@Paul @pramilo and ...
Thought I would try to fill in more of the info from that last Logic Trace I showed above, Here is another one taken showing the whole set of messages.
Again as this is Serial3 which does NOT have FIFO, you see an interrupt per character.
The different ROWS of the LA are(Serial data, Transmit Enable, Error toggled, brackets the wait Microseconds, ISR, ISR TCIE, ISR TC, brackets serial3_putchar)
I also hacked up the ISR function to remember the S1 and C2 register into an array for a few cases (TCIE queue not empty, TCIE queue empty, TC), I then had two main sketch that duplicates this, listen to IO pin that secondary program that looks for these errors, then when it sees an error happened prints out the saved data.
So mostly in error condition I see lines like: Error reported: 00000080 000000ac 000000c0 000000ac 000000c0 0000006c
So there is some very interesting timing and issue. The timing has to be just right that it is probably just starting the stop bit of the output or the like, when our delayMicrososends completes, we then call Serial3.write(60).
First ISR happens, with S1=0x80 TDRE as expected, C1=0xac (TIE, RIE, TE, RE) - SO interrupt for TDRE as expected).
We then remove the 60 that was written out and put it into D register and return...
Second ISR happens: S1=0xc0 - yikes (TIE AND TC???) Again C1=ac ... So we go into TDRE area as expected, Find that our queue is empty, we then turn on the enable interrupt for TC and return.
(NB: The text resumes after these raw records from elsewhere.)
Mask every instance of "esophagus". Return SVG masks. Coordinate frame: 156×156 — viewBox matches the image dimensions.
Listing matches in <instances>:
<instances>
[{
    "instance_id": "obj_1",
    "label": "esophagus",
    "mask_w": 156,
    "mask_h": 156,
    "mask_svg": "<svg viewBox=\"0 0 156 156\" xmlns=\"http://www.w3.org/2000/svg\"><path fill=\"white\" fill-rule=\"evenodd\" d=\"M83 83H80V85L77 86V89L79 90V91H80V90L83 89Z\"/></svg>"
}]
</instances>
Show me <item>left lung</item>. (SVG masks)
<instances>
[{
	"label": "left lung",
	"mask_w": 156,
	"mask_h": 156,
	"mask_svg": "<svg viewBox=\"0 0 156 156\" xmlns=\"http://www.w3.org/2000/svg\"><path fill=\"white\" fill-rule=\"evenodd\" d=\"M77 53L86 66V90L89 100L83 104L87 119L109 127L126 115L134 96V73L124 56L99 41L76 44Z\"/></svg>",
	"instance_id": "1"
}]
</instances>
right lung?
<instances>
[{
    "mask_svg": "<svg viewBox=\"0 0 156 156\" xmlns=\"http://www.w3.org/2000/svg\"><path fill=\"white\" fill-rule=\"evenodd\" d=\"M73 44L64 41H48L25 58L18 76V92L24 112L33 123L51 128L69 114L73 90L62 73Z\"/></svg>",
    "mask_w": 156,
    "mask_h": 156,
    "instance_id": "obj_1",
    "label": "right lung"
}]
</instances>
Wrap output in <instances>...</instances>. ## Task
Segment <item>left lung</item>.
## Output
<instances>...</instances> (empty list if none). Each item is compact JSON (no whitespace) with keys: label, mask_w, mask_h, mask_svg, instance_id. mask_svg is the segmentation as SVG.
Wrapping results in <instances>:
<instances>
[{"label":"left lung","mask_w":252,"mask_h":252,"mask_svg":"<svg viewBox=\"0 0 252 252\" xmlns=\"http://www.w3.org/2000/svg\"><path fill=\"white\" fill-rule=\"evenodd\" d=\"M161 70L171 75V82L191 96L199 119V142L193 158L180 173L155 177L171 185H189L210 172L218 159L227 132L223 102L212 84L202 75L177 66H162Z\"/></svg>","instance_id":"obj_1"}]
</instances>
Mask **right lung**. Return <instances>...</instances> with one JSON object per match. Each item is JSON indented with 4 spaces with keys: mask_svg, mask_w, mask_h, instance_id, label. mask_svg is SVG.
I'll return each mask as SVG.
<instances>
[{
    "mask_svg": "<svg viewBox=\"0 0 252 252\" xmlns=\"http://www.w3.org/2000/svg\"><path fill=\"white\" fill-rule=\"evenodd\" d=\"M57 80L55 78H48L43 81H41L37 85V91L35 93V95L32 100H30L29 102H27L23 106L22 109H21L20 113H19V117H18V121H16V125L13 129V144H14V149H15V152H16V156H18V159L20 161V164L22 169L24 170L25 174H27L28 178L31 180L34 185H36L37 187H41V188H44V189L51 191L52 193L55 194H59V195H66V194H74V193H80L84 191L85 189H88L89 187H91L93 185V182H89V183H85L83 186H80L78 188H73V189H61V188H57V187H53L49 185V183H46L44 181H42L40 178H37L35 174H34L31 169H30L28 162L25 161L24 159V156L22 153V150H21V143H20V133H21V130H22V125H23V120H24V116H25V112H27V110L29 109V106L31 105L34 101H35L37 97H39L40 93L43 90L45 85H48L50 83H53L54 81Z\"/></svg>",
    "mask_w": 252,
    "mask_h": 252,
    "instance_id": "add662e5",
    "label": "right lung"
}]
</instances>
We did nothing to clear the TC flag from S1, as that should not happen?
So when we return, the ISR code is immediately called again with: S1=0xc0 again and C1=0x6c(TCIE, RIE, TE, RC) - so we go into the TC path and disable the Transmitter enable and then change what we interrupt on to: probably just (RIE, TE, RE)...
So probably like you (@pramilo) I have no clue on if/how to be able to detect this case and fix.
For example how do you detect the difference between, the user only output one character to the serial port, and by the time the user got back, which would again properly generate a TCIE type interrupt, but by the time the ISR was called (maybe processor was busy with higher priority interrupt), it finished outputting the one character and as such TC would also be set?
Also assume we can detect the difference? Now what? The only ways I know to clear the TC bit in S1 is:
a) Write a new byte out to D register (we don't have anything)
b) Queue a preambe by clearing and setting TE in C2... What happens to the data already trying to be output?
c) Sending a break character... Again not sure what happens...
So again not sure what to do here?
The only other completely random thought would be do we detect idle? And if so can we use that?
Edit: Other random thought is to detect how long between the last time you put something in D register and when you get the TC, should be >= bit time * 10... more or less...
Edit2: Idle only detects RX idle I think, does not work for this...